The Marana Town Council took its first step toward annexing both the La Tierra Linda resort and the Lazy K Guest Ranch at a public hearing during its Oct. 2 meeting.

Both proposed annexations were initiated by the owners, which would provide the town more than 350 acres west of Marana's existing boundary.

This annexation has concerned some of La Tierra Linda's neighbors who said the resort, 7501 N. Wade Road, is a regular offender of Pima County's noise ordinance and may add more strain than benefit to the town.

"I ask you to consider this slowly," Emily Johnston, a La Tierra neighbor involved in a lawsuit against the resort, said to the council members. "You don't want to inherit a problem noise issue."

Johnston listed a number of things -- such as live bands, offensive lyrics and drunken crowds -- she deems to be causing the noise problem.

"It could be heard both inside and outside the neighborhood's homes," Johnston said.

Pima County Sheriff's deputies have been unable to mitigate the problem because the county's ordinance had been too loose, she said.

La Tierra Linda owner Mark Wolfe said he disagrees that his resort is a repeat noise offender, adding that he took measures more than a year ago to prevent further disturbances.

That was backed up by the Pima County Sheriff's Department. Two years ago deputies responded to La Tierra Linda 17 times for varying reasons, said Steve Easton, public information officer for the Sheriff's Department. However, Easton said, have not responded to the resort in the last year.

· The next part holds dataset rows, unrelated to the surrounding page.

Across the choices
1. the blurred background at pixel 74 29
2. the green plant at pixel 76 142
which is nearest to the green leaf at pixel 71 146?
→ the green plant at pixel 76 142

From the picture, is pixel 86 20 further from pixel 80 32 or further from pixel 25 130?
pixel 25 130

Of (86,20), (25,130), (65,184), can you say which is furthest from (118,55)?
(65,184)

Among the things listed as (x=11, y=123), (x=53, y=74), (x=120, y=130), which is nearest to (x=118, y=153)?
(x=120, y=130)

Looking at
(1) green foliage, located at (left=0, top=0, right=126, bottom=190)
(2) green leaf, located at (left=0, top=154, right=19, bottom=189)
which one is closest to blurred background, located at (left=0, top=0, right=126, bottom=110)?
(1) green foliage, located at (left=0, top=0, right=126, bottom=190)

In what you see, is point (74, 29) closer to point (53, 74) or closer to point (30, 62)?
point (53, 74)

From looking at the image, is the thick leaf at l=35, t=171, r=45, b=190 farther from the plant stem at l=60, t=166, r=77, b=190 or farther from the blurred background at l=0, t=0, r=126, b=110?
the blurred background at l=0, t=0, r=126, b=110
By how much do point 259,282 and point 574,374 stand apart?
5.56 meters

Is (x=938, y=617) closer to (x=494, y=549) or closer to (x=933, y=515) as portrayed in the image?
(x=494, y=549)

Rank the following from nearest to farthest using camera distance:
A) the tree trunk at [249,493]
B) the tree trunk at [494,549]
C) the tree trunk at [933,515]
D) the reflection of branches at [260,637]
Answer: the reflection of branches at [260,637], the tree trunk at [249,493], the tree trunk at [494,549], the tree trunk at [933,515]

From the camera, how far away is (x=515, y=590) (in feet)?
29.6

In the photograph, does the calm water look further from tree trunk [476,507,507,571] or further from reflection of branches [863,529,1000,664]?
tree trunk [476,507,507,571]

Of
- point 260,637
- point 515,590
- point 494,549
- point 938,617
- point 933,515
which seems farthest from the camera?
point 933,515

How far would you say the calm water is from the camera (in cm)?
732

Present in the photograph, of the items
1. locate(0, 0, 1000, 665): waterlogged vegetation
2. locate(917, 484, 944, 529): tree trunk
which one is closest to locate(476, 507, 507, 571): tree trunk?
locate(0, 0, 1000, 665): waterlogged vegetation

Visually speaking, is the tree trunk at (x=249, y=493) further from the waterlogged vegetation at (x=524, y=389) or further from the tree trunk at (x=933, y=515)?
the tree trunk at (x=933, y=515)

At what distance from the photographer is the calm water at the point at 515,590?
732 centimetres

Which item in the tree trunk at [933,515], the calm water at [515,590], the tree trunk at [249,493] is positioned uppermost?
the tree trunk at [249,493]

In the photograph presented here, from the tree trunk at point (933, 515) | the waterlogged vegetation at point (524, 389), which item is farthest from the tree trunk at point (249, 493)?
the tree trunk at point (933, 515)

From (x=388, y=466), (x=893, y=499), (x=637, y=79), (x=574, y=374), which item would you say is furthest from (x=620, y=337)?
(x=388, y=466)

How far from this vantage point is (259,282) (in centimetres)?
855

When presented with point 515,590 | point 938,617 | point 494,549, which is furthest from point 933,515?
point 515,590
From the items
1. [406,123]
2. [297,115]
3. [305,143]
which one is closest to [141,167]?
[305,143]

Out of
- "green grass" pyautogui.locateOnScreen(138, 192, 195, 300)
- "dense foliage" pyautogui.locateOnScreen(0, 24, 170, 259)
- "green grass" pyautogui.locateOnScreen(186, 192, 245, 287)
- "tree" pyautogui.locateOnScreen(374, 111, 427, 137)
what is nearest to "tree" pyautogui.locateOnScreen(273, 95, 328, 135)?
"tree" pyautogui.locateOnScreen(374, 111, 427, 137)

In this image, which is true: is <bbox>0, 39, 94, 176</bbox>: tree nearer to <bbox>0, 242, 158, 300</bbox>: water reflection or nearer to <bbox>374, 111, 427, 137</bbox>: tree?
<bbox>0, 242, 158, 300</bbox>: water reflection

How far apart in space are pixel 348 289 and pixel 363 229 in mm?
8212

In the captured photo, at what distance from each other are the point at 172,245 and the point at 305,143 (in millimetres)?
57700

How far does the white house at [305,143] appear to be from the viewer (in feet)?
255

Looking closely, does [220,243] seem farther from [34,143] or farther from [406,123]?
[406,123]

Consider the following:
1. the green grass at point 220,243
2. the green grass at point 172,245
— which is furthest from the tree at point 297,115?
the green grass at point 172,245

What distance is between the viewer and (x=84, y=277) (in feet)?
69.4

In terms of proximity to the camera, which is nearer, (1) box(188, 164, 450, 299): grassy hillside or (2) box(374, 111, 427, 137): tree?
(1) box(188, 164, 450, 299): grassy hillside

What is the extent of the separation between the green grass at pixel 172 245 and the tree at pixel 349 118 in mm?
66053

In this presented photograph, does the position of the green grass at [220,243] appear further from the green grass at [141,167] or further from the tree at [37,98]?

Wolfe said part of the noise problem is due to the resort's location, which he referred to as an "echo chamber." La Tierra Linda is a 30-acre ranch built in the early 1940s that now serves as a resort, concert location and host to other events.

"The Pima County Board of Supervisors amended the county's noise ordinance Sept. 18, setting specific limits and giving deputies more authority to cite violators, Leslie Nixon, a spokeswoman for Supervisor Sharon Bronson, said.

"When a lot of noise was coming from some bar, the officers couldn't cite them because the owner wasn't there," Nixon said. "Now anybody connected can be."

In Pima County, if noise can be heard 125 feet from the offender's property line, that is now a violation. The county's ordinance does not set a decibel limit.

The Marana Town Council may soon be considering the creation of a resort and recreation zone that, if annexed, both La Tierra Linda and Lazy K, located at 8401 N. Scenic Drive, could be included.

Marana Town Manager Mike Hein said it is important for these areas to become part of the town to give Marana authority to fix problems that already affect its residents because of the close proximity.

"For us, (the guest ranches) being part of the town means having the ability to work things out," Hein said. "We can create rules that, first of all, can be enforced."

Marana's proposed recreation zone would set limits for noise at 75 decibels, with it being considered a nuisance at 65.

According to the National Institute on Deafness and other Communication Disorders, 65 decibels is only slightly louder than normal conversation and 75 decibels is less than city traffic. Rock concerts, of which Johnston was complaining, can be as loud as 140 decibels.

Assistant Town Manager Mike Reuwsaat said the town's police force would easily enforce the noise limits if it were to become an issue at La Tierra Linda.

"It's basically an officer's call if it's a nuisance," Marana Development Services Director Jim DeGrood said.

Reuwsaat is now working with both Lazy K and La Tierra Linda on a pre-annexation agreements.

"We're figuring out how we'll treat issues like noise and like the dust," Hein said.

Also included in the proposed annexations would be Star Dance, a dance club, and Sanctuary Cove, a place of prayer and meditation.